■ **EXERCISE REQUIREMENTS**: The answer is the data below, repeated exactly, with no pictures included.

■ **SUPPLIED MATERIAL**:

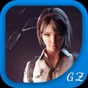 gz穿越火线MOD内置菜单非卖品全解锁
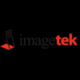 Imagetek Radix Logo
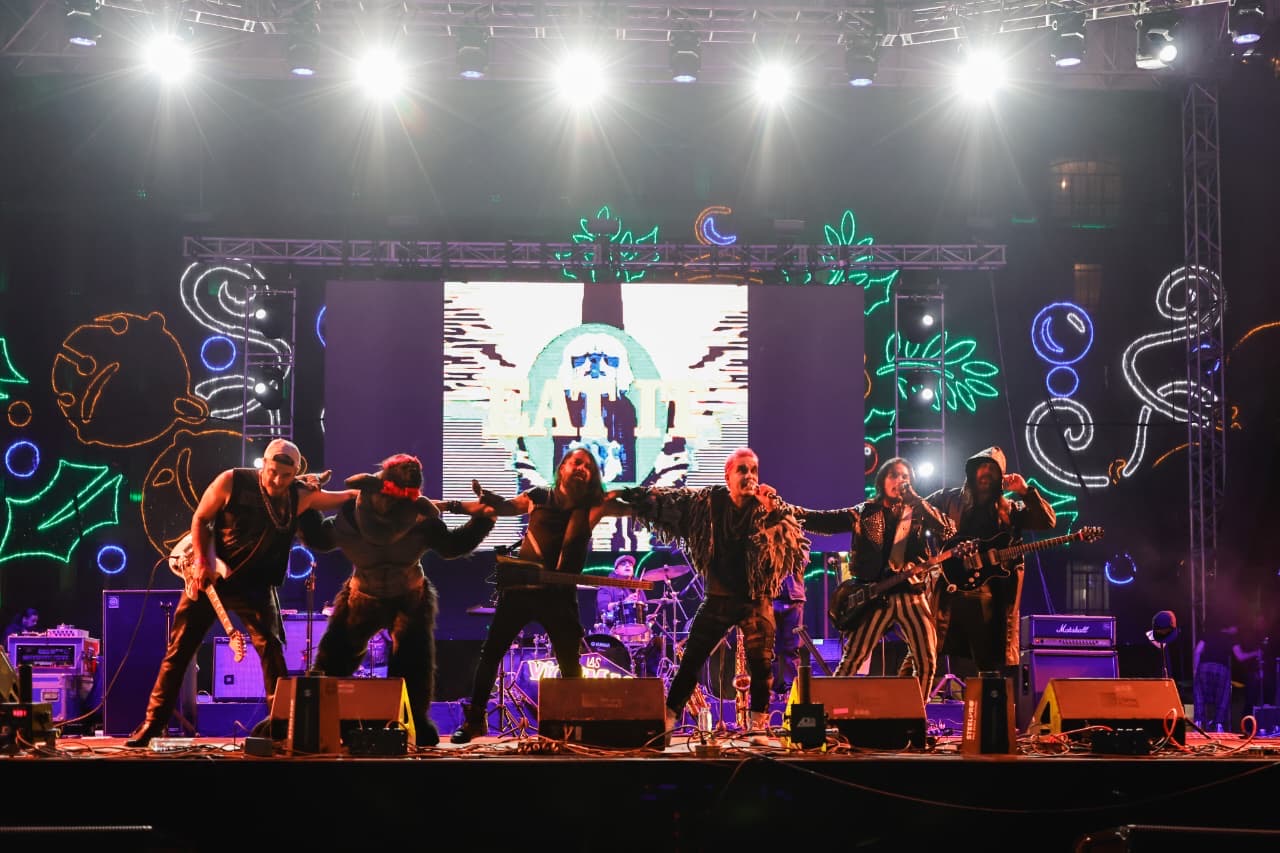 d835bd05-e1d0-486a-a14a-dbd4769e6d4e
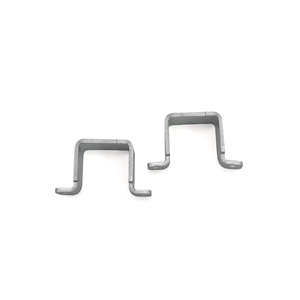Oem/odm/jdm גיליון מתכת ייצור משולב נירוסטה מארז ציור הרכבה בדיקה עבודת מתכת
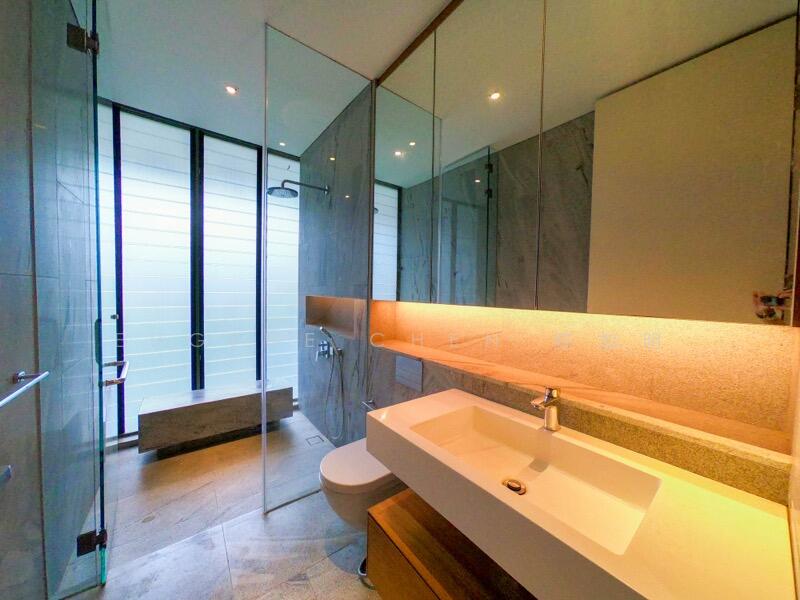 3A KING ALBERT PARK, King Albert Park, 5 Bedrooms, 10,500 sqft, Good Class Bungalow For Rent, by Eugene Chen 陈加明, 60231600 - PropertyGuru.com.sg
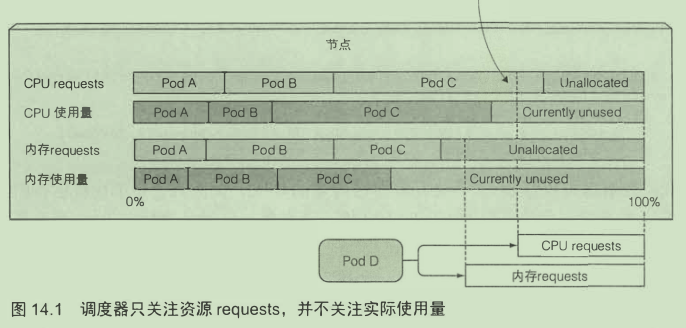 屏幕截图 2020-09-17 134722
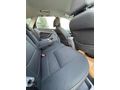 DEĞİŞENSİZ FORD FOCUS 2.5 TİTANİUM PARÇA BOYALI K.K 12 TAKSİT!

■ **SOLUTION**:
 gz穿越火线MOD内置菜单非卖品全解锁
 Imagetek Radix Logo
 d835bd05-e1d0-486a-a14a-dbd4769e6d4e
Oem/odm/jdm גיליון מתכת ייצור משולב נירוסטה מארז ציור הרכבה בדיקה עבודת מתכת
 3A KING ALBERT PARK, King Albert Park, 5 Bedrooms, 10,500 sqft, Good Class Bungalow For Rent, by Eugene Chen 陈加明, 60231600 - PropertyGuru.com.sg
 屏幕截图 2020-09-17 134722
 DEĞİŞENSİZ FORD FOCUS 2.5 TİTANİUM PARÇA BOYALI K.K 12 TAKSİT!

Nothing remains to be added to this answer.